Closed AkimT13 closed 3 weeks ago
Yeah honestly this is what I was looking for as well, finding alternative ways to click on elements, but if the bounding box coordinates just came back as well it would make it dead simple.
It looks like they're available in the code, just a matter of updating the demo, going to work on this right now.
In the gradio Demo change the process function to this:
# @spaces.GPU
# @torch.inference_mode()
# @torch.autocast(device_type="cuda", dtype=torch.bfloat16)
def process(
image_input,
box_threshold,
iou_threshold,
use_paddleocr
) -> Optional[Image.Image]:
image_save_path = 'imgs/saved_image_demo.png'
image_input.save(image_save_path)
ocr_bbox_rslt, is_goal_filtered = check_ocr_box(image_save_path, display_img = False, output_bb_format='xyxy', goal_filtering=None, easyocr_args={'paragraph': False, 'text_threshold':0.9}, use_paddleocr=use_paddleocr)
text, ocr_bbox = ocr_bbox_rslt
dino_labled_img, label_coordinates, parsed_content_list = get_som_labeled_img(image_save_path, yolo_model, BOX_TRESHOLD = box_threshold, output_coord_in_ratio=True, ocr_bbox=ocr_bbox,draw_bbox_config=draw_bbox_config, caption_model_processor=caption_model_processor, ocr_text=text,iou_threshold=iou_threshold)
image = Image.open(io.BytesIO(base64.b64decode(dino_labled_img)))
print('finish processing')
# Get image dimensions
img_width, img_height = image.size
# Add coordinates to each parsed content item
content_with_coords = []
# Convert normalized coordinates to pixel coordinates and format output
for i, content in enumerate(parsed_content_list):
if str(i) in label_coordinates:
norm_coords = label_coordinates[str(i)]
# Convert normalized coordinates to pixel coordinates
pixel_coords = [
int(norm_coords[0] * img_width), # x1
int(norm_coords[1] * img_height), # y1
int(norm_coords[2] * img_width), # width
int(norm_coords[3] * img_height) # height
]
# Format both normalized and pixel coordinates
coords_str = (
f"[Normalized: ({norm_coords[0]:.3f}, {norm_coords[1]:.3f}, {norm_coords[2]:.3f}, {norm_coords[3]:.3f}), "

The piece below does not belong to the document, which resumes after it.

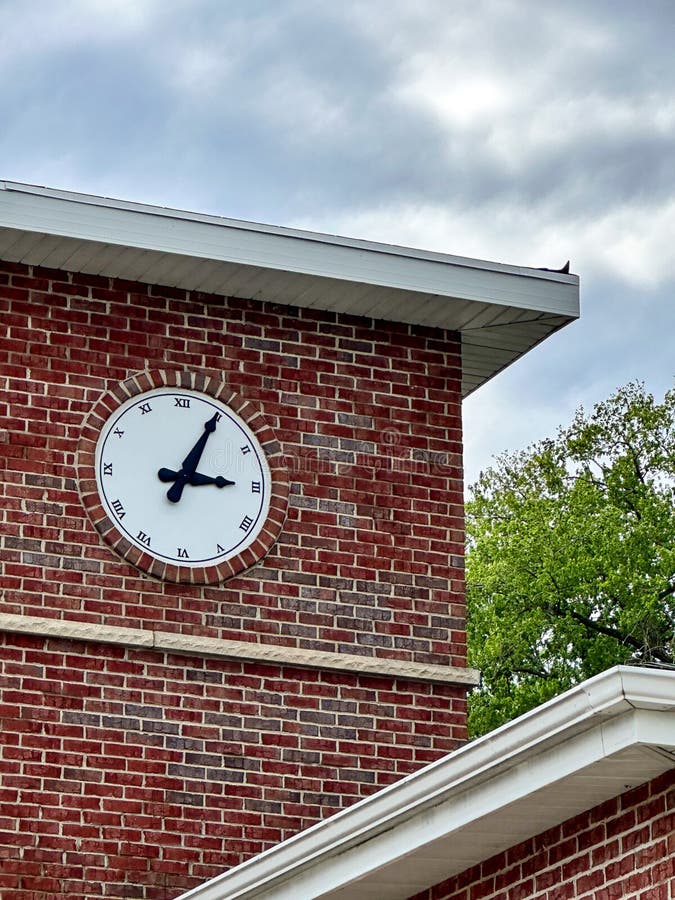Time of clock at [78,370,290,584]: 3:04
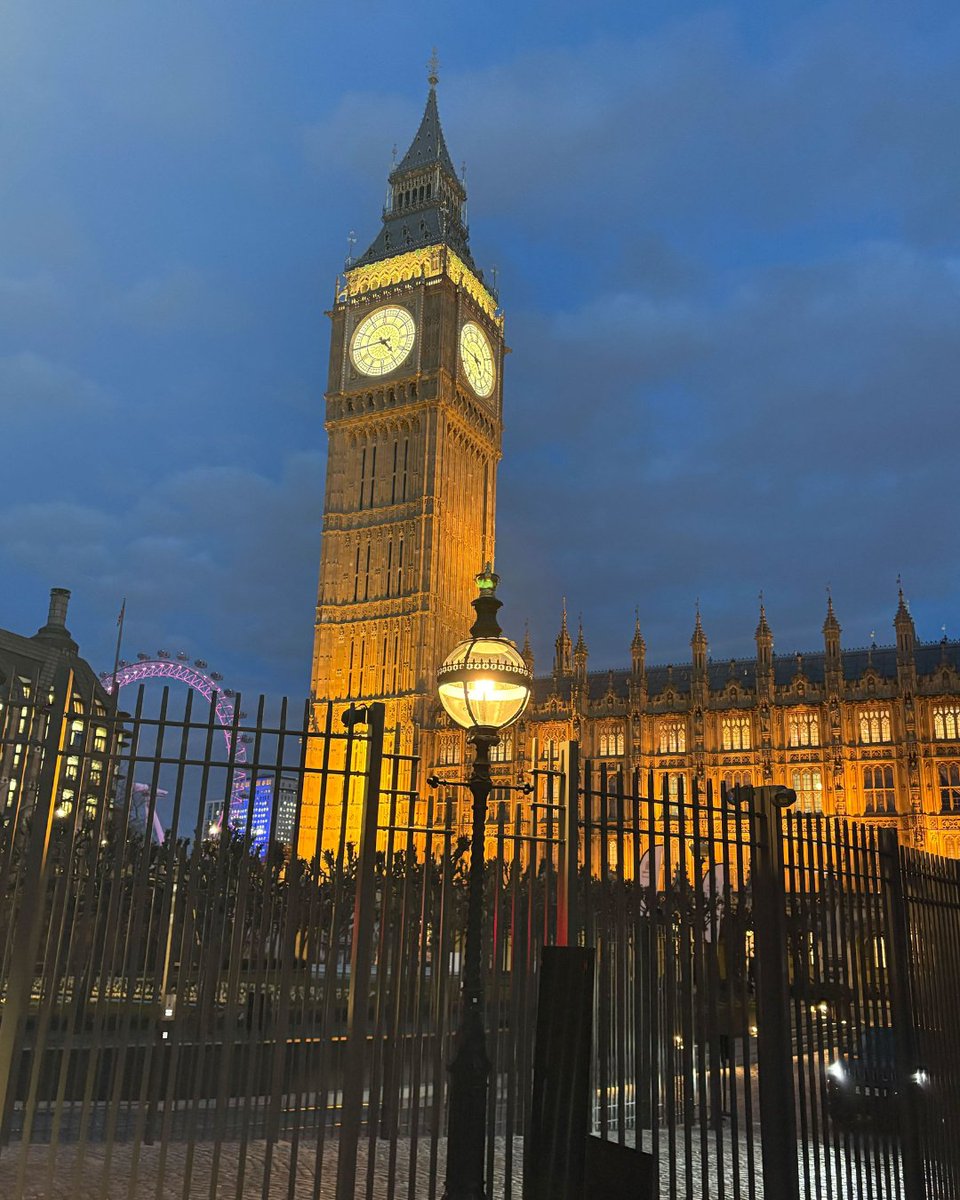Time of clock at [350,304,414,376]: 4:44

f"Pixels: ({pixel_coords[0]}, {pixel_coords[1]}, {pixel_coords[2]}, {pixel_coords[3]})]"
)
else:
coords_str = "[coords: N/A]"
content_with_coords.append(f"{content} {coords_str}")
parsed_content_text = '\n'.join(content_with_coords)

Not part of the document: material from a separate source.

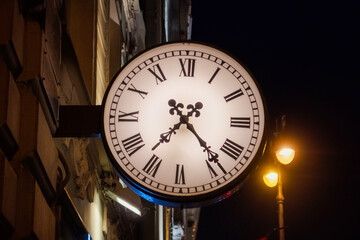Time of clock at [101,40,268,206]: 7:23
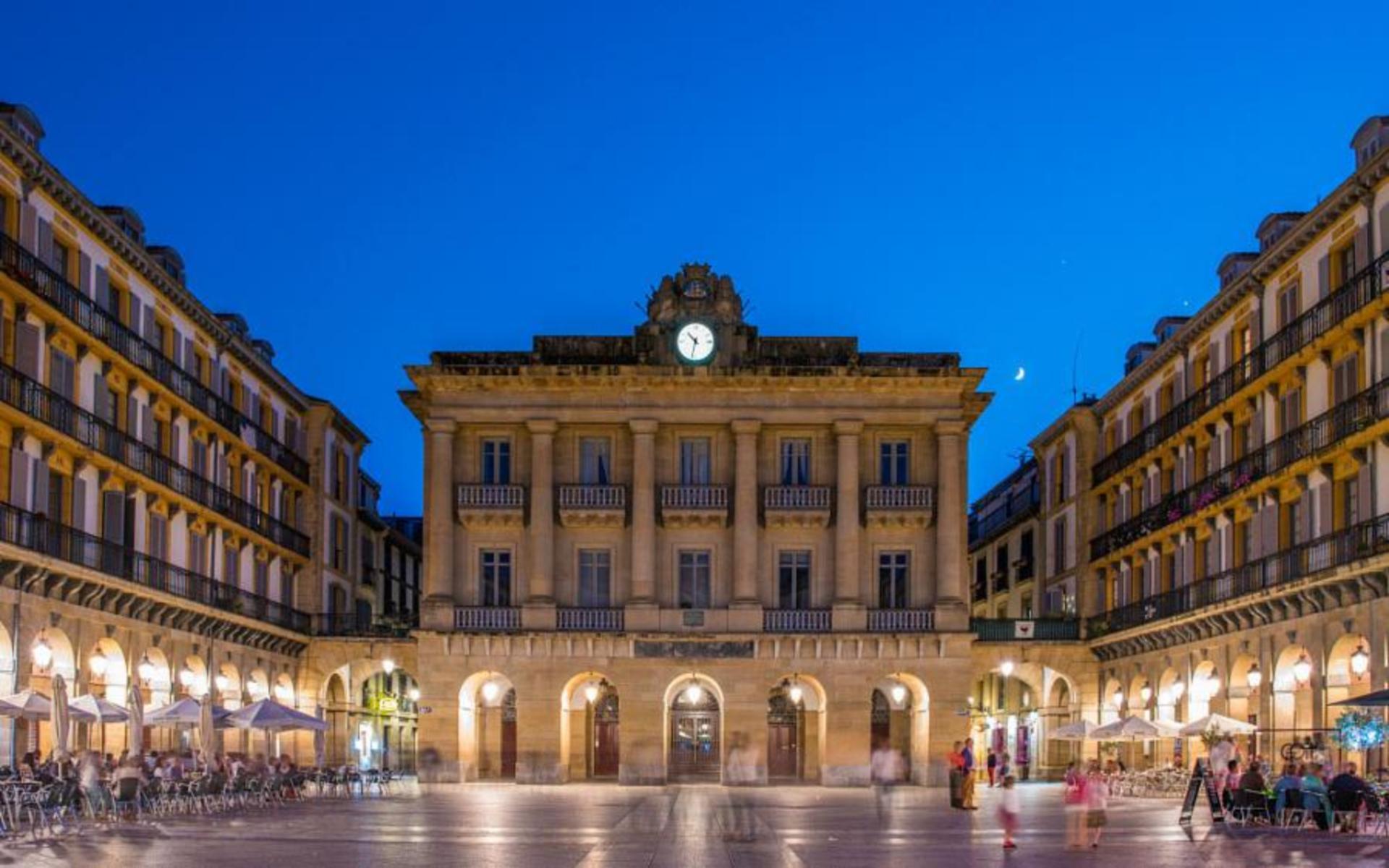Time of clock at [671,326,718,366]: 10:32
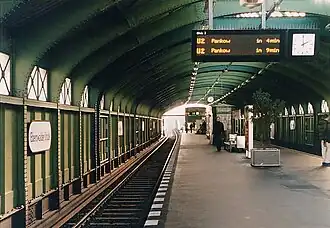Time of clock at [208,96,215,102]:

return image, parsed_content_text
I am not a python guy.. been getting more into it but still using AI to help out. What's really smart about how OmniParser works is that it returns normalized coordinates by default, you then just need to multiply them by your original image width and height to get the actual coordinates. Glad you posted this issue it got me looking into the code a bit more 👍 hope it helps!
@loktar00 Incredible, thanks for your help!
Hello, I was wondering if it is possible to extract the coordinates of each box boundary, it seems like the outputs give the ID for the label but not where it's positioned on the screen? If you guys have any tools or methods on how to get coordinates I would love to know!